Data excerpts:
____________________

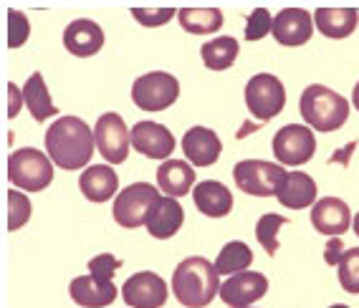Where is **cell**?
Masks as SVG:
<instances>
[{
    "instance_id": "obj_1",
    "label": "cell",
    "mask_w": 359,
    "mask_h": 308,
    "mask_svg": "<svg viewBox=\"0 0 359 308\" xmlns=\"http://www.w3.org/2000/svg\"><path fill=\"white\" fill-rule=\"evenodd\" d=\"M94 147H97L94 132L79 116H61L46 132V152L56 167L69 172L86 167Z\"/></svg>"
},
{
    "instance_id": "obj_2",
    "label": "cell",
    "mask_w": 359,
    "mask_h": 308,
    "mask_svg": "<svg viewBox=\"0 0 359 308\" xmlns=\"http://www.w3.org/2000/svg\"><path fill=\"white\" fill-rule=\"evenodd\" d=\"M215 263L208 258H185L172 273V293L185 308H205L220 293Z\"/></svg>"
},
{
    "instance_id": "obj_3",
    "label": "cell",
    "mask_w": 359,
    "mask_h": 308,
    "mask_svg": "<svg viewBox=\"0 0 359 308\" xmlns=\"http://www.w3.org/2000/svg\"><path fill=\"white\" fill-rule=\"evenodd\" d=\"M299 106H302L304 122L311 129H316V132H321V134L337 132L349 119V102L334 89L321 84L306 86Z\"/></svg>"
},
{
    "instance_id": "obj_4",
    "label": "cell",
    "mask_w": 359,
    "mask_h": 308,
    "mask_svg": "<svg viewBox=\"0 0 359 308\" xmlns=\"http://www.w3.org/2000/svg\"><path fill=\"white\" fill-rule=\"evenodd\" d=\"M8 180L18 190L26 192H41L53 182V162L43 152L33 147L15 149L8 157Z\"/></svg>"
},
{
    "instance_id": "obj_5",
    "label": "cell",
    "mask_w": 359,
    "mask_h": 308,
    "mask_svg": "<svg viewBox=\"0 0 359 308\" xmlns=\"http://www.w3.org/2000/svg\"><path fill=\"white\" fill-rule=\"evenodd\" d=\"M286 174L289 172L278 162L266 160H243L233 167V180L238 190L253 197H276Z\"/></svg>"
},
{
    "instance_id": "obj_6",
    "label": "cell",
    "mask_w": 359,
    "mask_h": 308,
    "mask_svg": "<svg viewBox=\"0 0 359 308\" xmlns=\"http://www.w3.org/2000/svg\"><path fill=\"white\" fill-rule=\"evenodd\" d=\"M157 200H160L157 187L149 185V182H135V185L124 187L122 192L116 195L111 215H114L116 225L135 230L140 225H147L149 210L154 207Z\"/></svg>"
},
{
    "instance_id": "obj_7",
    "label": "cell",
    "mask_w": 359,
    "mask_h": 308,
    "mask_svg": "<svg viewBox=\"0 0 359 308\" xmlns=\"http://www.w3.org/2000/svg\"><path fill=\"white\" fill-rule=\"evenodd\" d=\"M180 97V81L167 71L144 74L132 84V102L142 111H165Z\"/></svg>"
},
{
    "instance_id": "obj_8",
    "label": "cell",
    "mask_w": 359,
    "mask_h": 308,
    "mask_svg": "<svg viewBox=\"0 0 359 308\" xmlns=\"http://www.w3.org/2000/svg\"><path fill=\"white\" fill-rule=\"evenodd\" d=\"M245 106L258 122H269L286 106V89L273 74H256L245 84Z\"/></svg>"
},
{
    "instance_id": "obj_9",
    "label": "cell",
    "mask_w": 359,
    "mask_h": 308,
    "mask_svg": "<svg viewBox=\"0 0 359 308\" xmlns=\"http://www.w3.org/2000/svg\"><path fill=\"white\" fill-rule=\"evenodd\" d=\"M316 152V136L314 132L304 124H286L278 129L273 136V154L278 164L286 167H302L306 164Z\"/></svg>"
},
{
    "instance_id": "obj_10",
    "label": "cell",
    "mask_w": 359,
    "mask_h": 308,
    "mask_svg": "<svg viewBox=\"0 0 359 308\" xmlns=\"http://www.w3.org/2000/svg\"><path fill=\"white\" fill-rule=\"evenodd\" d=\"M132 129H127L124 119L114 111H107L97 119L94 127V141L104 160L109 164H122L127 160L129 147H132Z\"/></svg>"
},
{
    "instance_id": "obj_11",
    "label": "cell",
    "mask_w": 359,
    "mask_h": 308,
    "mask_svg": "<svg viewBox=\"0 0 359 308\" xmlns=\"http://www.w3.org/2000/svg\"><path fill=\"white\" fill-rule=\"evenodd\" d=\"M122 298L129 308H162L167 303V283L152 270H142L127 278L122 286Z\"/></svg>"
},
{
    "instance_id": "obj_12",
    "label": "cell",
    "mask_w": 359,
    "mask_h": 308,
    "mask_svg": "<svg viewBox=\"0 0 359 308\" xmlns=\"http://www.w3.org/2000/svg\"><path fill=\"white\" fill-rule=\"evenodd\" d=\"M266 290H269V278L256 270H243L220 283V298L231 308H248L250 303L261 301Z\"/></svg>"
},
{
    "instance_id": "obj_13",
    "label": "cell",
    "mask_w": 359,
    "mask_h": 308,
    "mask_svg": "<svg viewBox=\"0 0 359 308\" xmlns=\"http://www.w3.org/2000/svg\"><path fill=\"white\" fill-rule=\"evenodd\" d=\"M132 147L147 160H170L175 152V136L167 127L157 122H137L132 127Z\"/></svg>"
},
{
    "instance_id": "obj_14",
    "label": "cell",
    "mask_w": 359,
    "mask_h": 308,
    "mask_svg": "<svg viewBox=\"0 0 359 308\" xmlns=\"http://www.w3.org/2000/svg\"><path fill=\"white\" fill-rule=\"evenodd\" d=\"M311 225L314 230L329 238H341L352 227V212L349 205L339 197H321L311 207Z\"/></svg>"
},
{
    "instance_id": "obj_15",
    "label": "cell",
    "mask_w": 359,
    "mask_h": 308,
    "mask_svg": "<svg viewBox=\"0 0 359 308\" xmlns=\"http://www.w3.org/2000/svg\"><path fill=\"white\" fill-rule=\"evenodd\" d=\"M182 152H185L187 162L195 167H210L218 162L223 144H220V136L212 129L193 127L187 129L185 136H182Z\"/></svg>"
},
{
    "instance_id": "obj_16",
    "label": "cell",
    "mask_w": 359,
    "mask_h": 308,
    "mask_svg": "<svg viewBox=\"0 0 359 308\" xmlns=\"http://www.w3.org/2000/svg\"><path fill=\"white\" fill-rule=\"evenodd\" d=\"M69 295L83 308H104L116 301V286L102 276H79L69 283Z\"/></svg>"
},
{
    "instance_id": "obj_17",
    "label": "cell",
    "mask_w": 359,
    "mask_h": 308,
    "mask_svg": "<svg viewBox=\"0 0 359 308\" xmlns=\"http://www.w3.org/2000/svg\"><path fill=\"white\" fill-rule=\"evenodd\" d=\"M271 33L281 46H304L314 33V18L304 8H286L273 18Z\"/></svg>"
},
{
    "instance_id": "obj_18",
    "label": "cell",
    "mask_w": 359,
    "mask_h": 308,
    "mask_svg": "<svg viewBox=\"0 0 359 308\" xmlns=\"http://www.w3.org/2000/svg\"><path fill=\"white\" fill-rule=\"evenodd\" d=\"M64 46L71 56H79V58L94 56V53L102 51V46H104L102 26L89 18L74 20V23H69L64 31Z\"/></svg>"
},
{
    "instance_id": "obj_19",
    "label": "cell",
    "mask_w": 359,
    "mask_h": 308,
    "mask_svg": "<svg viewBox=\"0 0 359 308\" xmlns=\"http://www.w3.org/2000/svg\"><path fill=\"white\" fill-rule=\"evenodd\" d=\"M185 223V210L175 197H160L154 202V207L149 210L147 218V232L157 240H167L177 235V230Z\"/></svg>"
},
{
    "instance_id": "obj_20",
    "label": "cell",
    "mask_w": 359,
    "mask_h": 308,
    "mask_svg": "<svg viewBox=\"0 0 359 308\" xmlns=\"http://www.w3.org/2000/svg\"><path fill=\"white\" fill-rule=\"evenodd\" d=\"M119 177L111 169V164H94L86 167L79 177V190L89 202H107L116 195Z\"/></svg>"
},
{
    "instance_id": "obj_21",
    "label": "cell",
    "mask_w": 359,
    "mask_h": 308,
    "mask_svg": "<svg viewBox=\"0 0 359 308\" xmlns=\"http://www.w3.org/2000/svg\"><path fill=\"white\" fill-rule=\"evenodd\" d=\"M195 207L208 218H225L233 210V195L223 182L205 180L198 182L193 190Z\"/></svg>"
},
{
    "instance_id": "obj_22",
    "label": "cell",
    "mask_w": 359,
    "mask_h": 308,
    "mask_svg": "<svg viewBox=\"0 0 359 308\" xmlns=\"http://www.w3.org/2000/svg\"><path fill=\"white\" fill-rule=\"evenodd\" d=\"M157 185L167 197H182L195 187V169L190 162L167 160L157 169Z\"/></svg>"
},
{
    "instance_id": "obj_23",
    "label": "cell",
    "mask_w": 359,
    "mask_h": 308,
    "mask_svg": "<svg viewBox=\"0 0 359 308\" xmlns=\"http://www.w3.org/2000/svg\"><path fill=\"white\" fill-rule=\"evenodd\" d=\"M278 202L289 210H304L314 207L316 202V182L306 172H289L283 180L281 190L276 192Z\"/></svg>"
},
{
    "instance_id": "obj_24",
    "label": "cell",
    "mask_w": 359,
    "mask_h": 308,
    "mask_svg": "<svg viewBox=\"0 0 359 308\" xmlns=\"http://www.w3.org/2000/svg\"><path fill=\"white\" fill-rule=\"evenodd\" d=\"M359 23L357 8H319L314 13V26L327 38H346Z\"/></svg>"
},
{
    "instance_id": "obj_25",
    "label": "cell",
    "mask_w": 359,
    "mask_h": 308,
    "mask_svg": "<svg viewBox=\"0 0 359 308\" xmlns=\"http://www.w3.org/2000/svg\"><path fill=\"white\" fill-rule=\"evenodd\" d=\"M23 99H26V106L36 122H46V119H51V116L58 114L56 104L51 102V94L46 89L43 74H39V71L23 86Z\"/></svg>"
},
{
    "instance_id": "obj_26",
    "label": "cell",
    "mask_w": 359,
    "mask_h": 308,
    "mask_svg": "<svg viewBox=\"0 0 359 308\" xmlns=\"http://www.w3.org/2000/svg\"><path fill=\"white\" fill-rule=\"evenodd\" d=\"M177 20L193 36H208L223 28V13L218 8H182L177 10Z\"/></svg>"
},
{
    "instance_id": "obj_27",
    "label": "cell",
    "mask_w": 359,
    "mask_h": 308,
    "mask_svg": "<svg viewBox=\"0 0 359 308\" xmlns=\"http://www.w3.org/2000/svg\"><path fill=\"white\" fill-rule=\"evenodd\" d=\"M238 53H241L238 41L231 38V36H220V38H215V41H208V43H203V48H200L203 64L210 71L231 69V66L236 64Z\"/></svg>"
},
{
    "instance_id": "obj_28",
    "label": "cell",
    "mask_w": 359,
    "mask_h": 308,
    "mask_svg": "<svg viewBox=\"0 0 359 308\" xmlns=\"http://www.w3.org/2000/svg\"><path fill=\"white\" fill-rule=\"evenodd\" d=\"M250 263H253V251L241 240H233L220 251L218 260H215V270H218V276H236V273L248 270Z\"/></svg>"
},
{
    "instance_id": "obj_29",
    "label": "cell",
    "mask_w": 359,
    "mask_h": 308,
    "mask_svg": "<svg viewBox=\"0 0 359 308\" xmlns=\"http://www.w3.org/2000/svg\"><path fill=\"white\" fill-rule=\"evenodd\" d=\"M286 223H289V220L283 218V215H276V212H266V215L258 220L256 238L269 255H276L278 253V230H281Z\"/></svg>"
},
{
    "instance_id": "obj_30",
    "label": "cell",
    "mask_w": 359,
    "mask_h": 308,
    "mask_svg": "<svg viewBox=\"0 0 359 308\" xmlns=\"http://www.w3.org/2000/svg\"><path fill=\"white\" fill-rule=\"evenodd\" d=\"M31 220V200L18 190L8 192V230L15 232Z\"/></svg>"
},
{
    "instance_id": "obj_31",
    "label": "cell",
    "mask_w": 359,
    "mask_h": 308,
    "mask_svg": "<svg viewBox=\"0 0 359 308\" xmlns=\"http://www.w3.org/2000/svg\"><path fill=\"white\" fill-rule=\"evenodd\" d=\"M339 283L346 293H359V248L344 251L339 260Z\"/></svg>"
},
{
    "instance_id": "obj_32",
    "label": "cell",
    "mask_w": 359,
    "mask_h": 308,
    "mask_svg": "<svg viewBox=\"0 0 359 308\" xmlns=\"http://www.w3.org/2000/svg\"><path fill=\"white\" fill-rule=\"evenodd\" d=\"M28 33H31V23H28L26 13H20L15 8L8 10V46L20 48L28 41Z\"/></svg>"
},
{
    "instance_id": "obj_33",
    "label": "cell",
    "mask_w": 359,
    "mask_h": 308,
    "mask_svg": "<svg viewBox=\"0 0 359 308\" xmlns=\"http://www.w3.org/2000/svg\"><path fill=\"white\" fill-rule=\"evenodd\" d=\"M273 31V18L266 8H258L248 15L245 20V41H261L263 36H269Z\"/></svg>"
},
{
    "instance_id": "obj_34",
    "label": "cell",
    "mask_w": 359,
    "mask_h": 308,
    "mask_svg": "<svg viewBox=\"0 0 359 308\" xmlns=\"http://www.w3.org/2000/svg\"><path fill=\"white\" fill-rule=\"evenodd\" d=\"M175 8H132V15H135L137 23H142L144 28H157L165 26L167 20L175 18Z\"/></svg>"
},
{
    "instance_id": "obj_35",
    "label": "cell",
    "mask_w": 359,
    "mask_h": 308,
    "mask_svg": "<svg viewBox=\"0 0 359 308\" xmlns=\"http://www.w3.org/2000/svg\"><path fill=\"white\" fill-rule=\"evenodd\" d=\"M119 265H122V263H119L111 253H102V255L91 258V260H89L91 276H102V278H109V281H111V276H114V270L119 268Z\"/></svg>"
},
{
    "instance_id": "obj_36",
    "label": "cell",
    "mask_w": 359,
    "mask_h": 308,
    "mask_svg": "<svg viewBox=\"0 0 359 308\" xmlns=\"http://www.w3.org/2000/svg\"><path fill=\"white\" fill-rule=\"evenodd\" d=\"M341 255H344V243H341V238H329L327 248H324V260H327L329 265H339Z\"/></svg>"
},
{
    "instance_id": "obj_37",
    "label": "cell",
    "mask_w": 359,
    "mask_h": 308,
    "mask_svg": "<svg viewBox=\"0 0 359 308\" xmlns=\"http://www.w3.org/2000/svg\"><path fill=\"white\" fill-rule=\"evenodd\" d=\"M23 102H26V99H23V91H20L15 84H8V116H11V119L18 116Z\"/></svg>"
},
{
    "instance_id": "obj_38",
    "label": "cell",
    "mask_w": 359,
    "mask_h": 308,
    "mask_svg": "<svg viewBox=\"0 0 359 308\" xmlns=\"http://www.w3.org/2000/svg\"><path fill=\"white\" fill-rule=\"evenodd\" d=\"M357 149V141H349L344 149H339V152H334V157L329 162H339V164H349V157H352V152Z\"/></svg>"
},
{
    "instance_id": "obj_39",
    "label": "cell",
    "mask_w": 359,
    "mask_h": 308,
    "mask_svg": "<svg viewBox=\"0 0 359 308\" xmlns=\"http://www.w3.org/2000/svg\"><path fill=\"white\" fill-rule=\"evenodd\" d=\"M352 104L357 106V111H359V84L354 86V91H352Z\"/></svg>"
},
{
    "instance_id": "obj_40",
    "label": "cell",
    "mask_w": 359,
    "mask_h": 308,
    "mask_svg": "<svg viewBox=\"0 0 359 308\" xmlns=\"http://www.w3.org/2000/svg\"><path fill=\"white\" fill-rule=\"evenodd\" d=\"M352 227H354V232H357V238H359V212L352 218Z\"/></svg>"
},
{
    "instance_id": "obj_41",
    "label": "cell",
    "mask_w": 359,
    "mask_h": 308,
    "mask_svg": "<svg viewBox=\"0 0 359 308\" xmlns=\"http://www.w3.org/2000/svg\"><path fill=\"white\" fill-rule=\"evenodd\" d=\"M329 308H349V306H344V303H334V306H329Z\"/></svg>"
},
{
    "instance_id": "obj_42",
    "label": "cell",
    "mask_w": 359,
    "mask_h": 308,
    "mask_svg": "<svg viewBox=\"0 0 359 308\" xmlns=\"http://www.w3.org/2000/svg\"><path fill=\"white\" fill-rule=\"evenodd\" d=\"M248 308H250V306H248Z\"/></svg>"
}]
</instances>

____________________

Update the entries from the start through the line containing "106H302L304 122L311 129H316V132H321V134L337" so that "instance_id" becomes "object_id", with everything else left as is. Leave the pictures out of your answer.

> _TASK RESPONSE_:
Where is **cell**?
Masks as SVG:
<instances>
[{
    "object_id": "obj_1",
    "label": "cell",
    "mask_w": 359,
    "mask_h": 308,
    "mask_svg": "<svg viewBox=\"0 0 359 308\" xmlns=\"http://www.w3.org/2000/svg\"><path fill=\"white\" fill-rule=\"evenodd\" d=\"M94 147H97L94 132L79 116H61L46 132V152L56 167L69 172L86 167Z\"/></svg>"
},
{
    "object_id": "obj_2",
    "label": "cell",
    "mask_w": 359,
    "mask_h": 308,
    "mask_svg": "<svg viewBox=\"0 0 359 308\" xmlns=\"http://www.w3.org/2000/svg\"><path fill=\"white\" fill-rule=\"evenodd\" d=\"M215 263L208 258H185L172 273V293L185 308H205L220 293Z\"/></svg>"
},
{
    "object_id": "obj_3",
    "label": "cell",
    "mask_w": 359,
    "mask_h": 308,
    "mask_svg": "<svg viewBox=\"0 0 359 308\" xmlns=\"http://www.w3.org/2000/svg\"><path fill=\"white\" fill-rule=\"evenodd\" d=\"M299 106H302L304 122L311 129H316V132H321V134L337 132L349 119V102L334 89L321 84L306 86Z\"/></svg>"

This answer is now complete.